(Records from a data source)
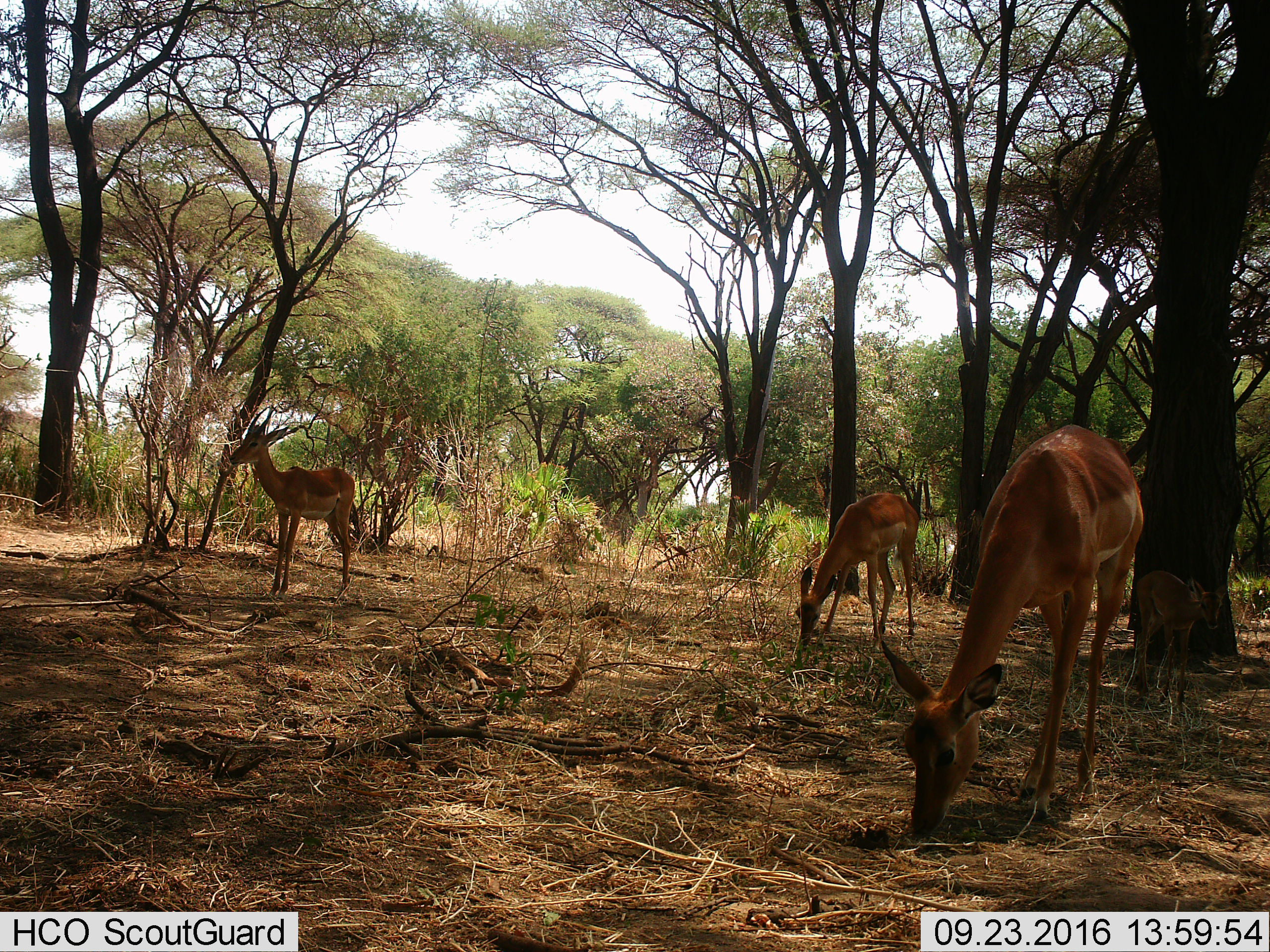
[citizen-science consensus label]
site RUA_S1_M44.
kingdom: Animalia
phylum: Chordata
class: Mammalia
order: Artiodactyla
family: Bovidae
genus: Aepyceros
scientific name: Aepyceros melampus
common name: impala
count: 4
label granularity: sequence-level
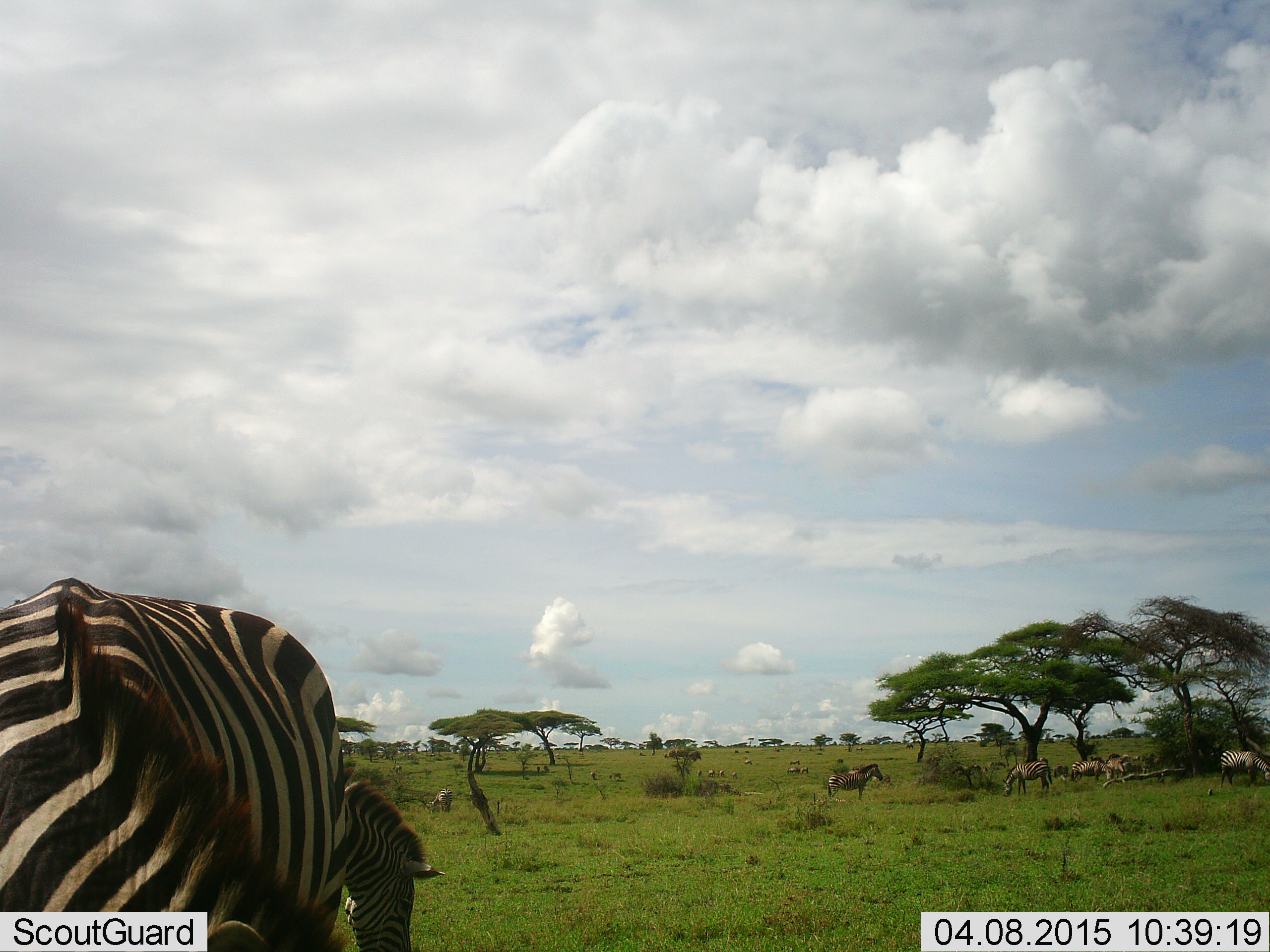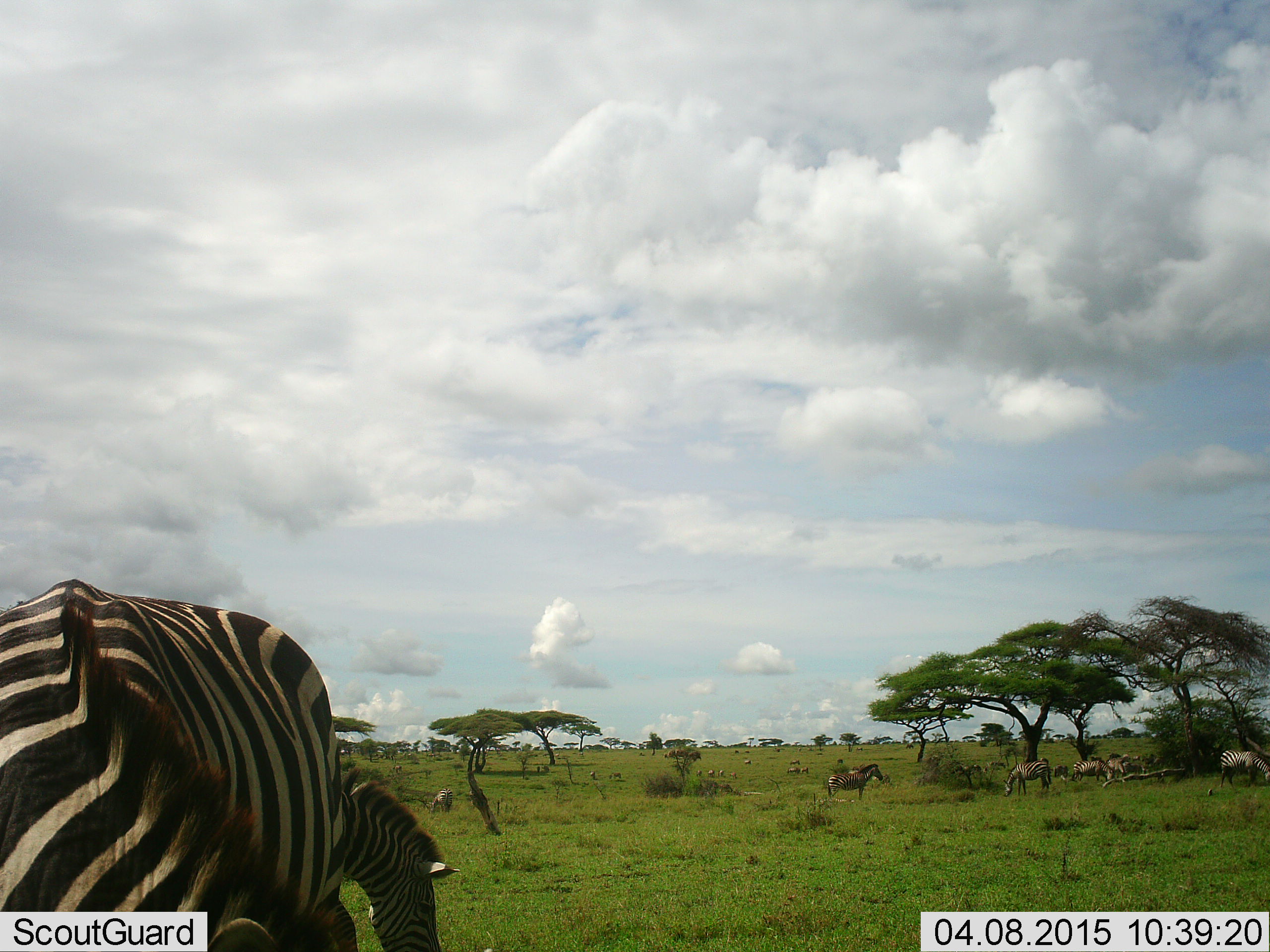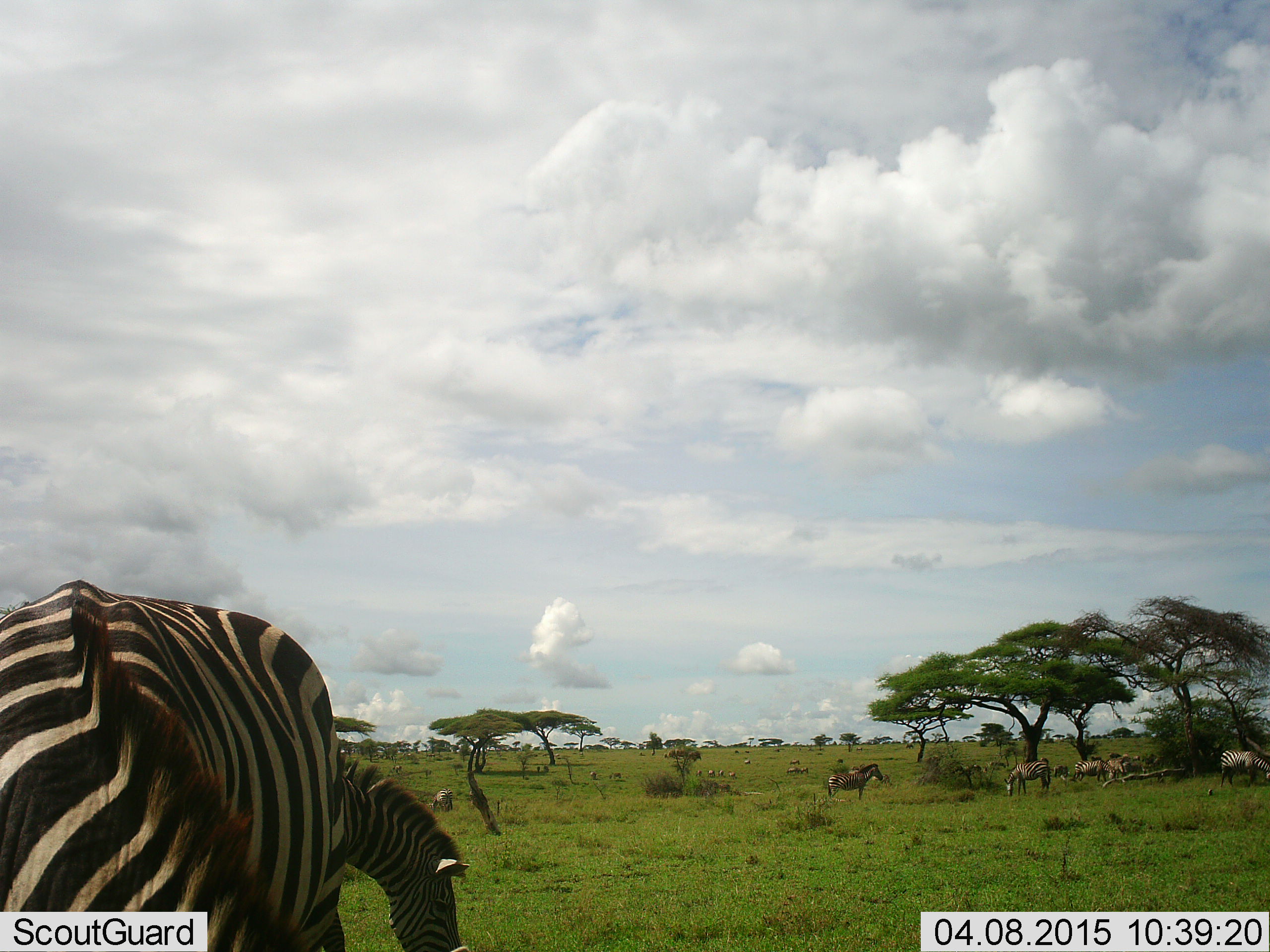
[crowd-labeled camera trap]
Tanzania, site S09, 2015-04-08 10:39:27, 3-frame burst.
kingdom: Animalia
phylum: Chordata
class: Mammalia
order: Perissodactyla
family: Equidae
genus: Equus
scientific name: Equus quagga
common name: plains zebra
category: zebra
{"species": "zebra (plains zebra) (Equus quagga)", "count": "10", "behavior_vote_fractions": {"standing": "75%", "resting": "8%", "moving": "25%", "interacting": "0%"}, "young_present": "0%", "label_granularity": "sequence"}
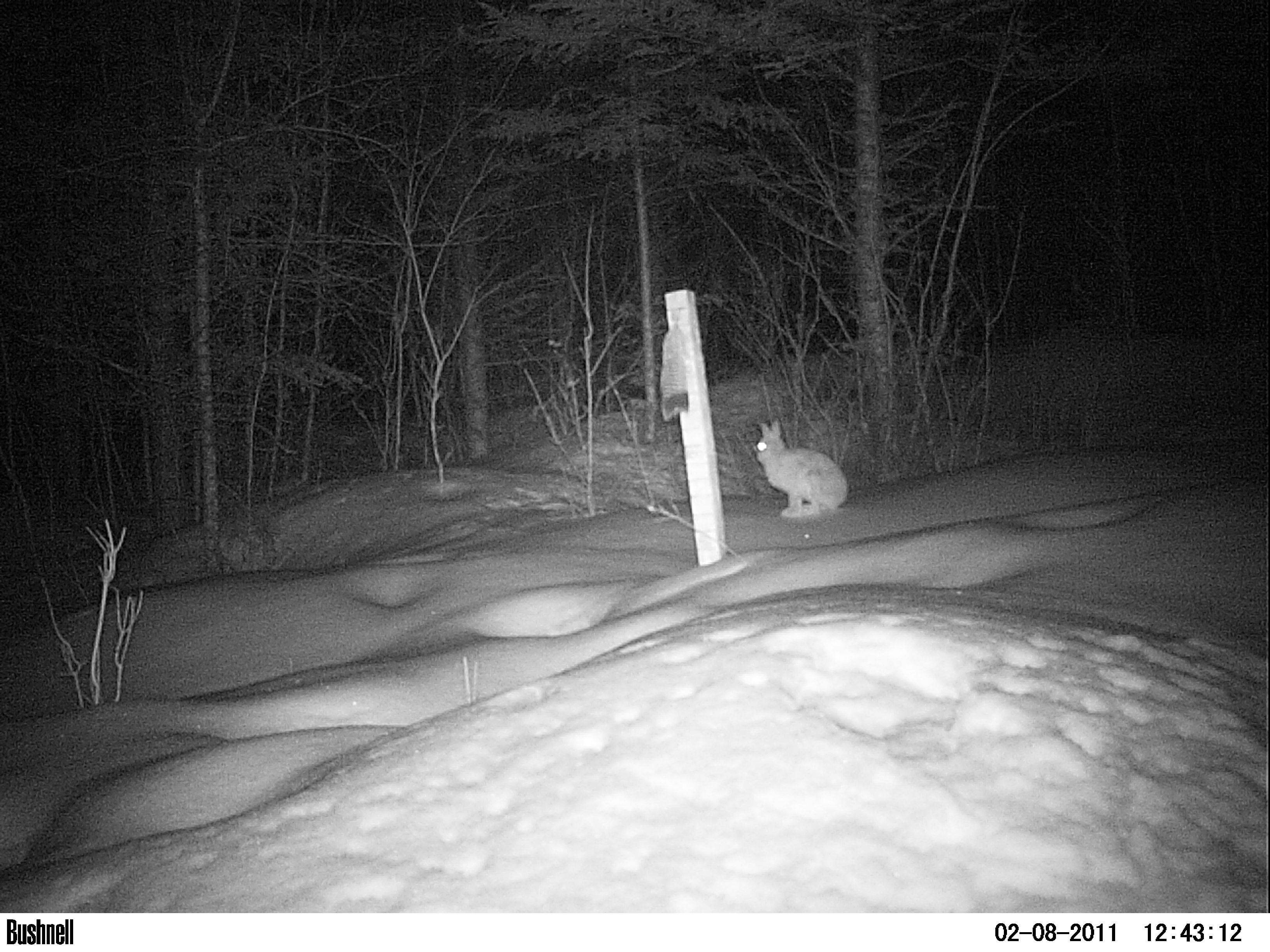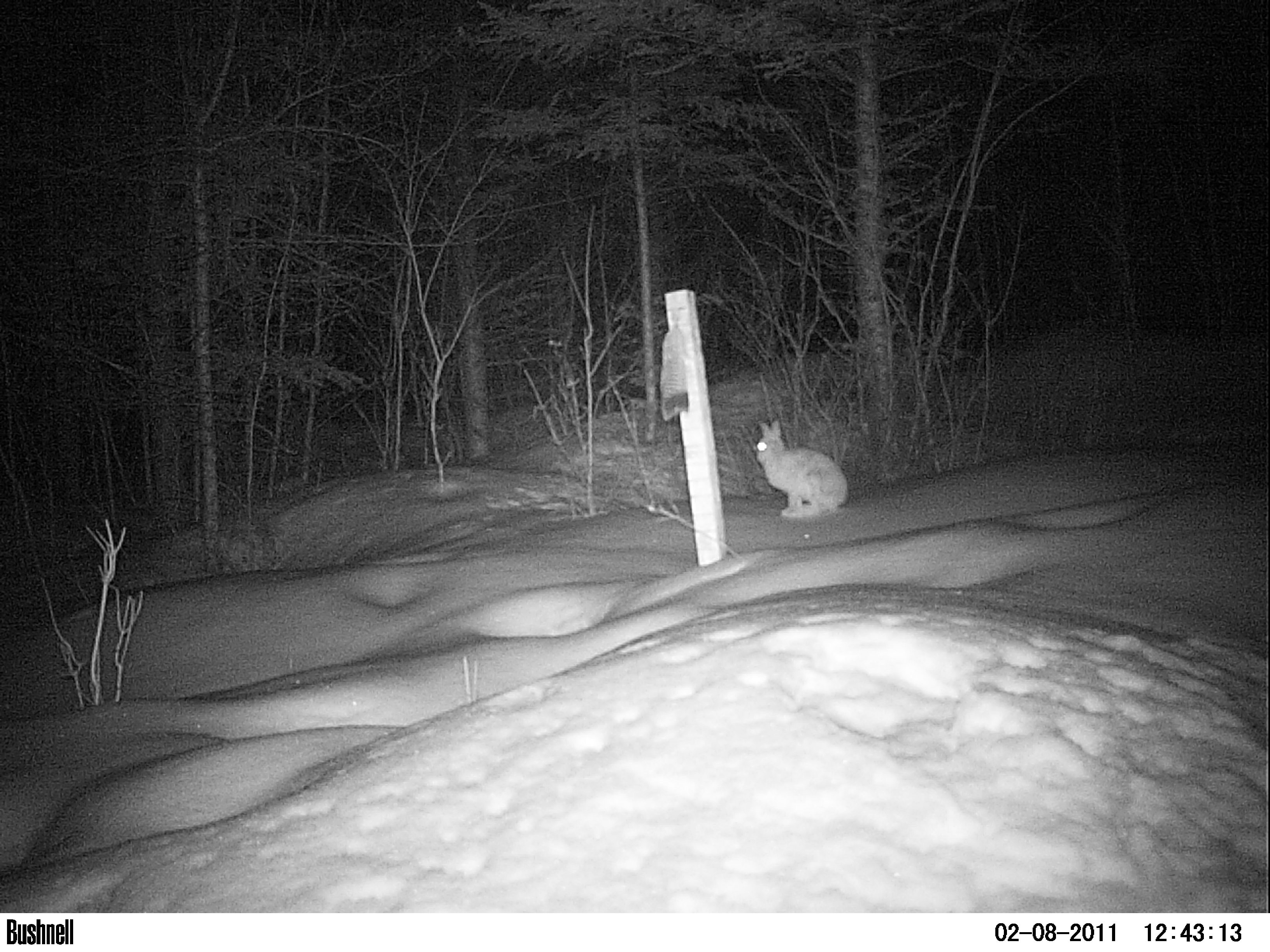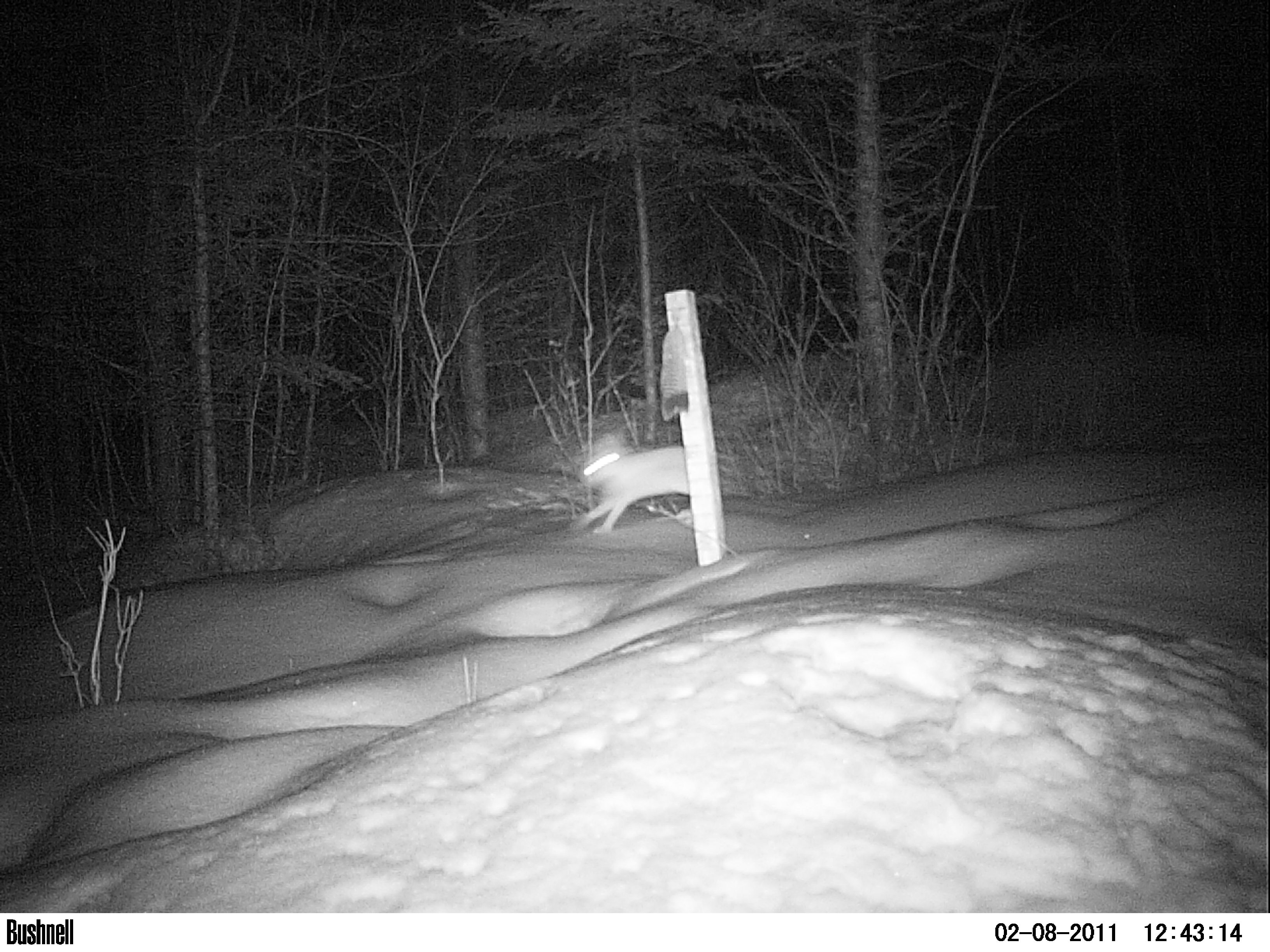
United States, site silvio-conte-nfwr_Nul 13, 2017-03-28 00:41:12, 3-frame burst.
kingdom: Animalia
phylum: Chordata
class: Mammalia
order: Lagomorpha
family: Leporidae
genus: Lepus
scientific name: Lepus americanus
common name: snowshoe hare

= What this task involves =
Restate the entries above word for word, and keep the pictures out.

= Answer to this exercise =
[citizen-science consensus label]
site RUA_S1_M44.
kingdom: Animalia
phylum: Chordata
class: Mammalia
order: Artiodactyla
family: Bovidae
genus: Aepyceros
scientific name: Aepyceros melampus
common name: impala
count: 4
label granularity: sequence-level
[crowd-labeled camera trap]
Tanzania, site S09, 2015-04-08 10:39:27, 3-frame burst.
kingdom: Animalia
phylum: Chordata
class: Mammalia
order: Perissodactyla
family: Equidae
genus: Equus
scientific name: Equus quagga
common name: plains zebra
category: zebra
{"species": "zebra (plains zebra) (Equus quagga)", "count": "10", "behavior_vote_fractions": {"standing": "75%", "resting": "8%", "moving": "25%", "interacting": "0%"}, "young_present": "0%", "label_granularity": "sequence"}
United States, site silvio-conte-nfwr_Nul 13, 2017-03-28 00:41:12, 3-frame burst.
kingdom: Animalia
phylum: Chordata
class: Mammalia
order: Lagomorpha
family: Leporidae
genus: Lepus
scientific name: Lepus americanus
common name: snowshoe hare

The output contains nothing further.